The race tends to be selective without becoming a mountain test. Coastal roads can stretch the bunch before Geelong, then the finishing laps reward riders who can repeat short hard efforts and stay organized in summer heat. The decisive difference often comes from how riders handle the transition from open-road stress to circuit racing, not from one overwhelming climb. Teams want control, but the course often turns the finale into a contest between positioning, freshness, and timing.

Geelong circuit

The race finishes on the Geelong waterfront circuit, where the Challambra Crescent climb provides the final selection point before a sprint or small-group finish.

Coastal roads

The route follows the Great Ocean Road through the surf coast before returning to Geelong.

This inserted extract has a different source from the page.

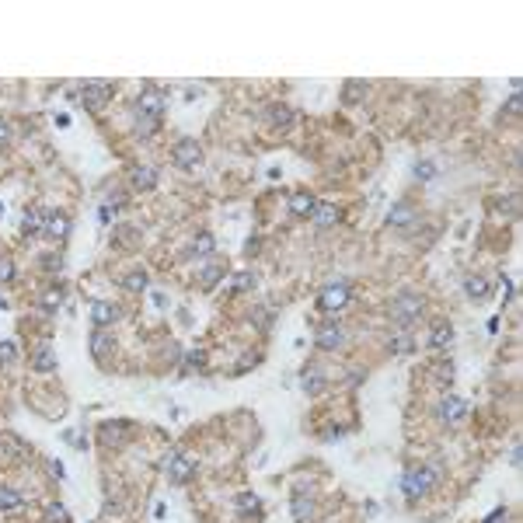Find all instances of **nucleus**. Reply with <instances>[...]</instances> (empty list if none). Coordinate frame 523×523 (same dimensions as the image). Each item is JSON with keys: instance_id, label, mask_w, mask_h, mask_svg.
I'll return each instance as SVG.
<instances>
[{"instance_id": "nucleus-24", "label": "nucleus", "mask_w": 523, "mask_h": 523, "mask_svg": "<svg viewBox=\"0 0 523 523\" xmlns=\"http://www.w3.org/2000/svg\"><path fill=\"white\" fill-rule=\"evenodd\" d=\"M32 370L35 374H56V356H52V349H39L35 356H32Z\"/></svg>"}, {"instance_id": "nucleus-43", "label": "nucleus", "mask_w": 523, "mask_h": 523, "mask_svg": "<svg viewBox=\"0 0 523 523\" xmlns=\"http://www.w3.org/2000/svg\"><path fill=\"white\" fill-rule=\"evenodd\" d=\"M189 366H206V352H189Z\"/></svg>"}, {"instance_id": "nucleus-46", "label": "nucleus", "mask_w": 523, "mask_h": 523, "mask_svg": "<svg viewBox=\"0 0 523 523\" xmlns=\"http://www.w3.org/2000/svg\"><path fill=\"white\" fill-rule=\"evenodd\" d=\"M49 467H52V475H56V478H67V471H63V464H60V460H52Z\"/></svg>"}, {"instance_id": "nucleus-1", "label": "nucleus", "mask_w": 523, "mask_h": 523, "mask_svg": "<svg viewBox=\"0 0 523 523\" xmlns=\"http://www.w3.org/2000/svg\"><path fill=\"white\" fill-rule=\"evenodd\" d=\"M164 94L157 87H147L140 98H136V133H153L157 126H161V116H164Z\"/></svg>"}, {"instance_id": "nucleus-22", "label": "nucleus", "mask_w": 523, "mask_h": 523, "mask_svg": "<svg viewBox=\"0 0 523 523\" xmlns=\"http://www.w3.org/2000/svg\"><path fill=\"white\" fill-rule=\"evenodd\" d=\"M129 293H143L147 286H150V276H147V269H129V273H122V279H119Z\"/></svg>"}, {"instance_id": "nucleus-27", "label": "nucleus", "mask_w": 523, "mask_h": 523, "mask_svg": "<svg viewBox=\"0 0 523 523\" xmlns=\"http://www.w3.org/2000/svg\"><path fill=\"white\" fill-rule=\"evenodd\" d=\"M269 122L276 129H290L293 126V109H290V105H273V109H269Z\"/></svg>"}, {"instance_id": "nucleus-25", "label": "nucleus", "mask_w": 523, "mask_h": 523, "mask_svg": "<svg viewBox=\"0 0 523 523\" xmlns=\"http://www.w3.org/2000/svg\"><path fill=\"white\" fill-rule=\"evenodd\" d=\"M464 293H467L471 300H485V297H489V279L478 276V273L467 276V279H464Z\"/></svg>"}, {"instance_id": "nucleus-6", "label": "nucleus", "mask_w": 523, "mask_h": 523, "mask_svg": "<svg viewBox=\"0 0 523 523\" xmlns=\"http://www.w3.org/2000/svg\"><path fill=\"white\" fill-rule=\"evenodd\" d=\"M81 101H84V109H91V112H101L105 105L112 101V84H98V81L84 84V87H81Z\"/></svg>"}, {"instance_id": "nucleus-30", "label": "nucleus", "mask_w": 523, "mask_h": 523, "mask_svg": "<svg viewBox=\"0 0 523 523\" xmlns=\"http://www.w3.org/2000/svg\"><path fill=\"white\" fill-rule=\"evenodd\" d=\"M258 283V276L251 273V269H244V273H234V283H231V293H244V290H251Z\"/></svg>"}, {"instance_id": "nucleus-42", "label": "nucleus", "mask_w": 523, "mask_h": 523, "mask_svg": "<svg viewBox=\"0 0 523 523\" xmlns=\"http://www.w3.org/2000/svg\"><path fill=\"white\" fill-rule=\"evenodd\" d=\"M8 143H11V122L0 119V147H8Z\"/></svg>"}, {"instance_id": "nucleus-35", "label": "nucleus", "mask_w": 523, "mask_h": 523, "mask_svg": "<svg viewBox=\"0 0 523 523\" xmlns=\"http://www.w3.org/2000/svg\"><path fill=\"white\" fill-rule=\"evenodd\" d=\"M11 279H14V262L8 255H0V286L11 283Z\"/></svg>"}, {"instance_id": "nucleus-21", "label": "nucleus", "mask_w": 523, "mask_h": 523, "mask_svg": "<svg viewBox=\"0 0 523 523\" xmlns=\"http://www.w3.org/2000/svg\"><path fill=\"white\" fill-rule=\"evenodd\" d=\"M217 251V237L209 234V231H199L195 234V241H192V248H189V255H195V258H209Z\"/></svg>"}, {"instance_id": "nucleus-3", "label": "nucleus", "mask_w": 523, "mask_h": 523, "mask_svg": "<svg viewBox=\"0 0 523 523\" xmlns=\"http://www.w3.org/2000/svg\"><path fill=\"white\" fill-rule=\"evenodd\" d=\"M418 314H423V297H418L415 290H401L394 300H391V321L398 325V332H408Z\"/></svg>"}, {"instance_id": "nucleus-14", "label": "nucleus", "mask_w": 523, "mask_h": 523, "mask_svg": "<svg viewBox=\"0 0 523 523\" xmlns=\"http://www.w3.org/2000/svg\"><path fill=\"white\" fill-rule=\"evenodd\" d=\"M314 206H318V199H314L307 189L290 192V213H293V217H310V213H314Z\"/></svg>"}, {"instance_id": "nucleus-13", "label": "nucleus", "mask_w": 523, "mask_h": 523, "mask_svg": "<svg viewBox=\"0 0 523 523\" xmlns=\"http://www.w3.org/2000/svg\"><path fill=\"white\" fill-rule=\"evenodd\" d=\"M300 387H303V394H310V398H314V394H321V391L328 387V377L310 363V366H303V374H300Z\"/></svg>"}, {"instance_id": "nucleus-34", "label": "nucleus", "mask_w": 523, "mask_h": 523, "mask_svg": "<svg viewBox=\"0 0 523 523\" xmlns=\"http://www.w3.org/2000/svg\"><path fill=\"white\" fill-rule=\"evenodd\" d=\"M412 175H415V178H418V182H429V178H433V175H436V164H433V161H418V164H415V171H412Z\"/></svg>"}, {"instance_id": "nucleus-28", "label": "nucleus", "mask_w": 523, "mask_h": 523, "mask_svg": "<svg viewBox=\"0 0 523 523\" xmlns=\"http://www.w3.org/2000/svg\"><path fill=\"white\" fill-rule=\"evenodd\" d=\"M112 241H116L119 248H133V244L140 241V231H136V227H126V224H122V227H116V231H112Z\"/></svg>"}, {"instance_id": "nucleus-37", "label": "nucleus", "mask_w": 523, "mask_h": 523, "mask_svg": "<svg viewBox=\"0 0 523 523\" xmlns=\"http://www.w3.org/2000/svg\"><path fill=\"white\" fill-rule=\"evenodd\" d=\"M14 356H18L14 342H0V363H14Z\"/></svg>"}, {"instance_id": "nucleus-2", "label": "nucleus", "mask_w": 523, "mask_h": 523, "mask_svg": "<svg viewBox=\"0 0 523 523\" xmlns=\"http://www.w3.org/2000/svg\"><path fill=\"white\" fill-rule=\"evenodd\" d=\"M436 467L433 464H418V467H405V475H401V492L408 495V499H423V495H429L433 492V485H436Z\"/></svg>"}, {"instance_id": "nucleus-39", "label": "nucleus", "mask_w": 523, "mask_h": 523, "mask_svg": "<svg viewBox=\"0 0 523 523\" xmlns=\"http://www.w3.org/2000/svg\"><path fill=\"white\" fill-rule=\"evenodd\" d=\"M520 109H523V101H520V94L513 91V94H509V101H506V112H509V116H520Z\"/></svg>"}, {"instance_id": "nucleus-40", "label": "nucleus", "mask_w": 523, "mask_h": 523, "mask_svg": "<svg viewBox=\"0 0 523 523\" xmlns=\"http://www.w3.org/2000/svg\"><path fill=\"white\" fill-rule=\"evenodd\" d=\"M56 307H60V290H56V293H45V297H42V310H56Z\"/></svg>"}, {"instance_id": "nucleus-18", "label": "nucleus", "mask_w": 523, "mask_h": 523, "mask_svg": "<svg viewBox=\"0 0 523 523\" xmlns=\"http://www.w3.org/2000/svg\"><path fill=\"white\" fill-rule=\"evenodd\" d=\"M339 206H332V202H318L314 206V213H310V220H314V227H335L339 224Z\"/></svg>"}, {"instance_id": "nucleus-11", "label": "nucleus", "mask_w": 523, "mask_h": 523, "mask_svg": "<svg viewBox=\"0 0 523 523\" xmlns=\"http://www.w3.org/2000/svg\"><path fill=\"white\" fill-rule=\"evenodd\" d=\"M440 418H443L447 426L464 423V418H467V401H464V398H457V394H447V398H443V405H440Z\"/></svg>"}, {"instance_id": "nucleus-23", "label": "nucleus", "mask_w": 523, "mask_h": 523, "mask_svg": "<svg viewBox=\"0 0 523 523\" xmlns=\"http://www.w3.org/2000/svg\"><path fill=\"white\" fill-rule=\"evenodd\" d=\"M290 506H293V520H297V523H310V520H314V502H310V495L297 492Z\"/></svg>"}, {"instance_id": "nucleus-7", "label": "nucleus", "mask_w": 523, "mask_h": 523, "mask_svg": "<svg viewBox=\"0 0 523 523\" xmlns=\"http://www.w3.org/2000/svg\"><path fill=\"white\" fill-rule=\"evenodd\" d=\"M345 303H349V283H345V279L325 286L321 297H318V307H321V310H342Z\"/></svg>"}, {"instance_id": "nucleus-10", "label": "nucleus", "mask_w": 523, "mask_h": 523, "mask_svg": "<svg viewBox=\"0 0 523 523\" xmlns=\"http://www.w3.org/2000/svg\"><path fill=\"white\" fill-rule=\"evenodd\" d=\"M116 321H119V307L112 300H94L91 303V325L94 328H109Z\"/></svg>"}, {"instance_id": "nucleus-41", "label": "nucleus", "mask_w": 523, "mask_h": 523, "mask_svg": "<svg viewBox=\"0 0 523 523\" xmlns=\"http://www.w3.org/2000/svg\"><path fill=\"white\" fill-rule=\"evenodd\" d=\"M408 349H412V339H408V335H401V339L391 342V352H408Z\"/></svg>"}, {"instance_id": "nucleus-19", "label": "nucleus", "mask_w": 523, "mask_h": 523, "mask_svg": "<svg viewBox=\"0 0 523 523\" xmlns=\"http://www.w3.org/2000/svg\"><path fill=\"white\" fill-rule=\"evenodd\" d=\"M453 339H457L453 325H433V332H429V349L443 352V349H450V345H453Z\"/></svg>"}, {"instance_id": "nucleus-20", "label": "nucleus", "mask_w": 523, "mask_h": 523, "mask_svg": "<svg viewBox=\"0 0 523 523\" xmlns=\"http://www.w3.org/2000/svg\"><path fill=\"white\" fill-rule=\"evenodd\" d=\"M224 276H227V262H209V266L199 273V283H202V290H213Z\"/></svg>"}, {"instance_id": "nucleus-33", "label": "nucleus", "mask_w": 523, "mask_h": 523, "mask_svg": "<svg viewBox=\"0 0 523 523\" xmlns=\"http://www.w3.org/2000/svg\"><path fill=\"white\" fill-rule=\"evenodd\" d=\"M359 94H366V84H359V81H349V84H345V91H342V101H345V105H352Z\"/></svg>"}, {"instance_id": "nucleus-29", "label": "nucleus", "mask_w": 523, "mask_h": 523, "mask_svg": "<svg viewBox=\"0 0 523 523\" xmlns=\"http://www.w3.org/2000/svg\"><path fill=\"white\" fill-rule=\"evenodd\" d=\"M42 209H25V220H21V234H39L42 231Z\"/></svg>"}, {"instance_id": "nucleus-47", "label": "nucleus", "mask_w": 523, "mask_h": 523, "mask_svg": "<svg viewBox=\"0 0 523 523\" xmlns=\"http://www.w3.org/2000/svg\"><path fill=\"white\" fill-rule=\"evenodd\" d=\"M0 310H8V300H4V293H0Z\"/></svg>"}, {"instance_id": "nucleus-16", "label": "nucleus", "mask_w": 523, "mask_h": 523, "mask_svg": "<svg viewBox=\"0 0 523 523\" xmlns=\"http://www.w3.org/2000/svg\"><path fill=\"white\" fill-rule=\"evenodd\" d=\"M42 231H45L49 237L63 241V237L70 234V220H67V213H45V217H42Z\"/></svg>"}, {"instance_id": "nucleus-17", "label": "nucleus", "mask_w": 523, "mask_h": 523, "mask_svg": "<svg viewBox=\"0 0 523 523\" xmlns=\"http://www.w3.org/2000/svg\"><path fill=\"white\" fill-rule=\"evenodd\" d=\"M129 182H133V189L150 192V189H157V168H150V164H136V168H133V175H129Z\"/></svg>"}, {"instance_id": "nucleus-36", "label": "nucleus", "mask_w": 523, "mask_h": 523, "mask_svg": "<svg viewBox=\"0 0 523 523\" xmlns=\"http://www.w3.org/2000/svg\"><path fill=\"white\" fill-rule=\"evenodd\" d=\"M63 440H67V443H70L74 450H87V433H81V429H70V433H67Z\"/></svg>"}, {"instance_id": "nucleus-15", "label": "nucleus", "mask_w": 523, "mask_h": 523, "mask_svg": "<svg viewBox=\"0 0 523 523\" xmlns=\"http://www.w3.org/2000/svg\"><path fill=\"white\" fill-rule=\"evenodd\" d=\"M112 349H116V339H112L109 328H94V332H91V356H94V359H105Z\"/></svg>"}, {"instance_id": "nucleus-31", "label": "nucleus", "mask_w": 523, "mask_h": 523, "mask_svg": "<svg viewBox=\"0 0 523 523\" xmlns=\"http://www.w3.org/2000/svg\"><path fill=\"white\" fill-rule=\"evenodd\" d=\"M45 520H49V523H70V513H67L63 502H52V506L45 509Z\"/></svg>"}, {"instance_id": "nucleus-8", "label": "nucleus", "mask_w": 523, "mask_h": 523, "mask_svg": "<svg viewBox=\"0 0 523 523\" xmlns=\"http://www.w3.org/2000/svg\"><path fill=\"white\" fill-rule=\"evenodd\" d=\"M342 342H345V328H342L339 321L321 325V328H318V335H314V345H318L321 352H335Z\"/></svg>"}, {"instance_id": "nucleus-26", "label": "nucleus", "mask_w": 523, "mask_h": 523, "mask_svg": "<svg viewBox=\"0 0 523 523\" xmlns=\"http://www.w3.org/2000/svg\"><path fill=\"white\" fill-rule=\"evenodd\" d=\"M234 506H237L241 516H258V513H262V499H258L255 492H241V495L234 499Z\"/></svg>"}, {"instance_id": "nucleus-32", "label": "nucleus", "mask_w": 523, "mask_h": 523, "mask_svg": "<svg viewBox=\"0 0 523 523\" xmlns=\"http://www.w3.org/2000/svg\"><path fill=\"white\" fill-rule=\"evenodd\" d=\"M25 499H21V492H14V489H0V509H18Z\"/></svg>"}, {"instance_id": "nucleus-4", "label": "nucleus", "mask_w": 523, "mask_h": 523, "mask_svg": "<svg viewBox=\"0 0 523 523\" xmlns=\"http://www.w3.org/2000/svg\"><path fill=\"white\" fill-rule=\"evenodd\" d=\"M202 147L195 143V140H178L175 147H171V161H175V168H182V171H192V168H199L202 164Z\"/></svg>"}, {"instance_id": "nucleus-12", "label": "nucleus", "mask_w": 523, "mask_h": 523, "mask_svg": "<svg viewBox=\"0 0 523 523\" xmlns=\"http://www.w3.org/2000/svg\"><path fill=\"white\" fill-rule=\"evenodd\" d=\"M129 433H133V423H126V418H116V423H101V429H98V436L109 443V447H112V443H116V447L126 443Z\"/></svg>"}, {"instance_id": "nucleus-5", "label": "nucleus", "mask_w": 523, "mask_h": 523, "mask_svg": "<svg viewBox=\"0 0 523 523\" xmlns=\"http://www.w3.org/2000/svg\"><path fill=\"white\" fill-rule=\"evenodd\" d=\"M164 471H168V482H175V485H185V482L195 475V460H192L185 450H175V453H168V460H164Z\"/></svg>"}, {"instance_id": "nucleus-48", "label": "nucleus", "mask_w": 523, "mask_h": 523, "mask_svg": "<svg viewBox=\"0 0 523 523\" xmlns=\"http://www.w3.org/2000/svg\"><path fill=\"white\" fill-rule=\"evenodd\" d=\"M0 217H4V202H0Z\"/></svg>"}, {"instance_id": "nucleus-9", "label": "nucleus", "mask_w": 523, "mask_h": 523, "mask_svg": "<svg viewBox=\"0 0 523 523\" xmlns=\"http://www.w3.org/2000/svg\"><path fill=\"white\" fill-rule=\"evenodd\" d=\"M418 220V206L412 202V199H398L394 206H391V213H387V224L391 227H412Z\"/></svg>"}, {"instance_id": "nucleus-45", "label": "nucleus", "mask_w": 523, "mask_h": 523, "mask_svg": "<svg viewBox=\"0 0 523 523\" xmlns=\"http://www.w3.org/2000/svg\"><path fill=\"white\" fill-rule=\"evenodd\" d=\"M509 464H513V467H520V443H513V450H509Z\"/></svg>"}, {"instance_id": "nucleus-44", "label": "nucleus", "mask_w": 523, "mask_h": 523, "mask_svg": "<svg viewBox=\"0 0 523 523\" xmlns=\"http://www.w3.org/2000/svg\"><path fill=\"white\" fill-rule=\"evenodd\" d=\"M499 520H506V506H499L495 513H489V516H485V523H499Z\"/></svg>"}, {"instance_id": "nucleus-38", "label": "nucleus", "mask_w": 523, "mask_h": 523, "mask_svg": "<svg viewBox=\"0 0 523 523\" xmlns=\"http://www.w3.org/2000/svg\"><path fill=\"white\" fill-rule=\"evenodd\" d=\"M112 217H116V209H112L109 202H101V209H98V220H101V227H109V224H112Z\"/></svg>"}]
</instances>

Wind off Bass Strait can split the field on exposed coastal sections.

Punchy finale

The race is decided on the closing circuits around Geelong, where short climbs and positioning battles reward aggressive, tactically aware riders.

Iconic Moments

Most recent winner: Ally Wollaston

Memorable Editions

2017

Van Vleuten wins early

Annemiek van Vleuten won the third edition before the race had WorldTour status, lending credibility that helped it grow into a major calendar fixture.

2025

Wollaston breaks through

Ally Wollaston won her first WorldTour one-day race on the Geelong circuit, starting a back-to-back run that would make her the race most successful rider.

Iconic Victories

Ally Wollaston

Back-to-back victories in 2025 and 2026 make Wollaston the only rider to win more than once, establishing her as the first dominant force in the race history.

Annemiek van Vleuten

Won in 2017 before the race had WorldTour status. Her presence helped validate the event as a serious international race.

Chloe Hosking

The Australian sprinter won in 2018, proving the race could produce a sprint finish and attract the fastest finishers in the peloton.

Signature Landmarks

The women race shares the same Geelong circuit and Great Ocean Road route as the men edition, with Challambra Crescent as the decisive climbing test.

Climb

Challambra Crescent

The short, steep kick on the closing Geelong circuit. Not long enough to drop every sprinter, but positioned to thin the group at the decisive moment.

Coastal route

Great Ocean Road

The iconic Australian coastal road gives the race its name and scenic character, with surf coast scenery before the return to Geelong.